The digital media business is evolving so fast that the roles for people are changing very quickly. In some cases, people have migrated to adjacent industries. Others have so closely tracked the transformation of media into a technology business that they now essentially work for tech companies. And a few have left media and advertising altogether. Here are some recent examples:
Embracing technology. As the media business relentlessly transforms itself into a technology business, entrepreneurs are evolving their companies accordingly. Chris Cunningham, CEO of appssavvy, pivoted his company and has now launched adtivity, a native ad platform for publishers. Likewise, Andy Monfried, CEO of Lotame, shed his profitable ad network business in order to focus on building a SaaS platform.
Creating new revenue streams. Media companies themselves are also changing. Some are looking for new ways—beyond advertising—to make money. Last year Glam Media acquired Ning, the SaaS-based social networking platform. Thrillist, the media business targeted to men, now derives more than half its revenue from its ecommerce unit, Jack Threads.
Going mobile. There have been a number of people moving from traditional digital media to mobile. Carrie Frolich, a former leader at media agency MEC, is at Apple working on iAd. Bill Clifford, formerly of Wild Tangent, is now the Chief Revenue Officer at SessionM, the mobile engagement platform.
Back to TV. While most of us started our careers in digital media, some have ended up working in an older but extremely effective medium: television.
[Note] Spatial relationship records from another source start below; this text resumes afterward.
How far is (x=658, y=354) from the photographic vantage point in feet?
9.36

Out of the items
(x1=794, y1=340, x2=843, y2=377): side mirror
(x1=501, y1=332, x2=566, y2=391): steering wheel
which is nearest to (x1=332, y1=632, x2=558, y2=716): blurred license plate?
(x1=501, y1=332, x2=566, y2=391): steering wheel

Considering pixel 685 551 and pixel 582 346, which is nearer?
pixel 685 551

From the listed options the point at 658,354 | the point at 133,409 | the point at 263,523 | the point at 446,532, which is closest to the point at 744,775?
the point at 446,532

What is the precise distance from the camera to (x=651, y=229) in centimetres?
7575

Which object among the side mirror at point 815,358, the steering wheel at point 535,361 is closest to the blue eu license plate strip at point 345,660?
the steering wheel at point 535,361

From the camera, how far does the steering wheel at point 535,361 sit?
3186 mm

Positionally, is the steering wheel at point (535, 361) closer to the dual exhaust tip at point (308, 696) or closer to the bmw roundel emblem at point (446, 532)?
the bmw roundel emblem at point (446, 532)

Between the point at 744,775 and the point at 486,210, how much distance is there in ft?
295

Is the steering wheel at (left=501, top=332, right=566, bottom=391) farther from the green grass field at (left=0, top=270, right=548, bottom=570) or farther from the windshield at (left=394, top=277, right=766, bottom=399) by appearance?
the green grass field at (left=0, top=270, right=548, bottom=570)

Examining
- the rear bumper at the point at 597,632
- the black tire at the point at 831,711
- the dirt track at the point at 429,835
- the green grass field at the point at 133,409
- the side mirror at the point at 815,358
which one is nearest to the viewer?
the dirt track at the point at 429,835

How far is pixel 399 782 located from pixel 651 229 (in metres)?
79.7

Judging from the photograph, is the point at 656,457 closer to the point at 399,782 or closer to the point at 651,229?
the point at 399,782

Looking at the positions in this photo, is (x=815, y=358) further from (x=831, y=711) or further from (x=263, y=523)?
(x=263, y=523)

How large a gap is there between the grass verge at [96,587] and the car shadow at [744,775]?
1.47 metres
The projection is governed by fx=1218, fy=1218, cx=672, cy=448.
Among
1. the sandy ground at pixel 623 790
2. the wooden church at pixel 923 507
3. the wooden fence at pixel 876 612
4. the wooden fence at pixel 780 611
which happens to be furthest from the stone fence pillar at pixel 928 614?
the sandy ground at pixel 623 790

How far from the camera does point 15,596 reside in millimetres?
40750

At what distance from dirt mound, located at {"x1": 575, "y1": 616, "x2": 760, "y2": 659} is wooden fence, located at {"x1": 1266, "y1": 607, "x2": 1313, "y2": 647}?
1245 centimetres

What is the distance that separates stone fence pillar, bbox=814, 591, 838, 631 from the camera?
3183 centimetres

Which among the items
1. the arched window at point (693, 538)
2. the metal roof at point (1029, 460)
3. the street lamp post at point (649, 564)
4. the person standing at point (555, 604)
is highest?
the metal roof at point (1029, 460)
Bill Wise, former president of Right Media, is now the CEO of MediaOcean, the company that handles billing for billions of TV ad dollars. Dave Morgan, founder and former CEO of Tacoda and Real Media, is making TV advertising targetable as the CEO of Simulmedia.
Creating related businesses. A number of us are now working for companies that are adjacent to the media buying business. Chris Copeland formerly led GroupM’s search engine marketing division. He now heads up GroupM Next, the agency’s research and strategy group. I left AOL last year to create an HR platform for media and technology companies.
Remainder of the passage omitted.